[30 September 2012]
Glossy and vaguely supernatural, 666 Park Avenue comes across like a meeting of Desperate Housewives and The Devil’s Advocate. Like both those cautionary tales, this one warns of the dangers of an acquisitive society while also glorying in that society’s shiny trappings.
666 Park Avenue opens in the middle of a classical music recital, during which a violinist plays on even as his fingers are bleeding, while a glamorous couple—Gavin (Terry O’Quinn) and Olivia (Vanessa Williams)—watch from the audience. The violinist tries to flee after the performance, rushing home to pack up his life and leave with a melodramatic flourish—the destruction of his violin. It’s not long before we learn that he’s achieved his success because he’s made a deal with Gavin and now he’d rather not pay his debt. Instead, he disappears in a flash of bluish light.
This sequence establishes a couple of thing. First, the premiere episode is tepidly gothic, set in darkened rooms and streets during a thunderstorm. And second, it’s more generally tepid, not quite tipping over into enjoyably silly high camp, like, say, that Al Pacino movie. Rather, 666 Park Avenue takes a pedestrian route, following Henry (Dave Annable) and Jane (Rachael Taylor) as they arrive in Manhattan, seeking the usual wealth and excitement. They embody a kind of Puritan work ethic, the one that says any American can dream big and make it, with a little moral rectitude and a lot of hard graft. This ethic contrasts, of course, with the ostentatious new home and the seemingly easy job they’re offered by Gavin. They don’t ask enough questions either: even after we see that Gavin can be ruthless in his business dealings, Henry and Jane go along.
The younger couple’s essential niceness—or a reluctance on the writers’ part to ask any of us to think too hard—means they agree to serve as building co-managers and don’t wonder about the excessive friendliness of their fellow residents, which would be met with suspicion in most urban apartment blocks, however grand. The pilot takes pains to establish Jane and Henry’s decency, initially signaled by their plain, old-fashioned names as well as the adjective frequently applied to both by their new friends: “nice.” Henry is modest but punctilious about his work for the mayor’s office, uncomfortable with Gavin’s description of his ambition as “gambling.” Jane is sensitive to the feelings of others, and feels just a little compunction about accepting so many generous gifts from her new employers.

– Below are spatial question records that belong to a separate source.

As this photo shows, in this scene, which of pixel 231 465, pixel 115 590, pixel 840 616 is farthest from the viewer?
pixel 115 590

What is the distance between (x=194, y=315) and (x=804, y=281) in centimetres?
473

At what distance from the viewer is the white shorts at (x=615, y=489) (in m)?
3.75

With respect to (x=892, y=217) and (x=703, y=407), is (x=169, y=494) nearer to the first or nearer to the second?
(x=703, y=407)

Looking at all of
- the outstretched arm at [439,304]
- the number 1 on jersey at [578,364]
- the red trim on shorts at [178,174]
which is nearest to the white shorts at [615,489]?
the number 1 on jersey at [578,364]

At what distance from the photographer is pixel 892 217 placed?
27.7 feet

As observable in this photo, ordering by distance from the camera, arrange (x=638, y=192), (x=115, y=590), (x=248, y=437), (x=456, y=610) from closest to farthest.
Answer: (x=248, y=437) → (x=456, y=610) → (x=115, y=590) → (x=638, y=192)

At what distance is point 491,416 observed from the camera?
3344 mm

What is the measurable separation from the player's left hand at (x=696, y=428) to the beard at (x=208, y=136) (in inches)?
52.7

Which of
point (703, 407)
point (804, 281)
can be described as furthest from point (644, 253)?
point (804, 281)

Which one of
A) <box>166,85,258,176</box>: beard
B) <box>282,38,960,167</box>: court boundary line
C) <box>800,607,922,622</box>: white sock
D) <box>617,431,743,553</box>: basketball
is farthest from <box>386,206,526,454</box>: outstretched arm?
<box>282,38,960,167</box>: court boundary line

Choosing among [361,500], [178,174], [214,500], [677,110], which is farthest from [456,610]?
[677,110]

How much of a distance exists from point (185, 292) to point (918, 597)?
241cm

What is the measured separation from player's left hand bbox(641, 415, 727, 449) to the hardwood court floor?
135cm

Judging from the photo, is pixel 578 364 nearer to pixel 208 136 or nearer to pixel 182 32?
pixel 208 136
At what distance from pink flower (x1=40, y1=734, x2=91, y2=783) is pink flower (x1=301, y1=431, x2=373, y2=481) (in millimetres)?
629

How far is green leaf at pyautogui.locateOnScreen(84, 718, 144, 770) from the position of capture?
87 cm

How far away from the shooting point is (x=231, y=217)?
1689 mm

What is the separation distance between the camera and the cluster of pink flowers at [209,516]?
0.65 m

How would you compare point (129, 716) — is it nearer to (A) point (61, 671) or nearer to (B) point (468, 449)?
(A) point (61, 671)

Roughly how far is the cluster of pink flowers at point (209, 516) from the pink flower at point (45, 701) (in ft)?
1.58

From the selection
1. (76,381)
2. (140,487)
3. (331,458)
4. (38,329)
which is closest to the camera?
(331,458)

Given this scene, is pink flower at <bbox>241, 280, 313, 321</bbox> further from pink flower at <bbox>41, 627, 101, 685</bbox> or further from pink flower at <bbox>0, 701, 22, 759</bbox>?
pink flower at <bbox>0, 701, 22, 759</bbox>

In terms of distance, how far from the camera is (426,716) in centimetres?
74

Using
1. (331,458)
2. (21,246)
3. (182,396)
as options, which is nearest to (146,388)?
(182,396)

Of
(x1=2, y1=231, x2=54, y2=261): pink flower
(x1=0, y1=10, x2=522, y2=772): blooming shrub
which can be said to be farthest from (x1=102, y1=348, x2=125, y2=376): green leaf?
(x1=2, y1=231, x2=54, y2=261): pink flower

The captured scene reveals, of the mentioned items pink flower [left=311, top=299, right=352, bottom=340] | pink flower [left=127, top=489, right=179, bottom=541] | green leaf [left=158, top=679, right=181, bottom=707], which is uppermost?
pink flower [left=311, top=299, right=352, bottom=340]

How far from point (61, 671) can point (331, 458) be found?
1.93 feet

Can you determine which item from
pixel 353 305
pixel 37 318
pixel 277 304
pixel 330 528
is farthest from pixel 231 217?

Jane’s sensitivity means that she’s quick to notice the mysterious mosaic in the basement as well as her neighbors’ peculiarities. Each of them hides a secret, like the playwright Brian (Robert Buckley) who spies on an attractive stranger (Helena Mattsson) from his window when he should be writing and when his wife, Louise (Mercedes Masohn), is in the room. As annoying as Brian’s transgressions may be (especially when Louise offers him an excuse, by suggesting she’s hard to live with), those of another neighbor, John (James Waterston), are worse: tormented by the death of his wife, he’s going to ominous lengths to get her back.
As Jane makes her disturbing discoveries, 666 Park Avenue drags out a number of horror movie tropes. Feeling unmoored when she learns a job opportunity “fell through,” she has too much time on her hands to investigate and does her building managing alone much of the time. This means she’s subjected to flickering lights and odd noises, and soon becomes a pale Hammer Horror apparition of a woman in a white dress.
Her monstrous counterpart, Gavin, is equally hackneyed, smiling and soft-spoken but wielding a malevolent invisible power. Olivia makes as much impact in the pilot as the lovely clothes and luxurious interiors, appearing only as part of Gavin’s plan. This also makes her part of the series’ blunt metaphor, setting hapless ordinary people—workers like Henry and Jane and the cheery concierge Tony (Erik Palladino)—against the cunning one-percenters.
All that said, 666 Park Avenue is diverting enough, if hardly original. And there’s fun to be had in spotting all the tricks from TV and films you’ve seen before, and in wondering if it’s possible that the show just might turn its class critique into a coherent, pulpy entertainment.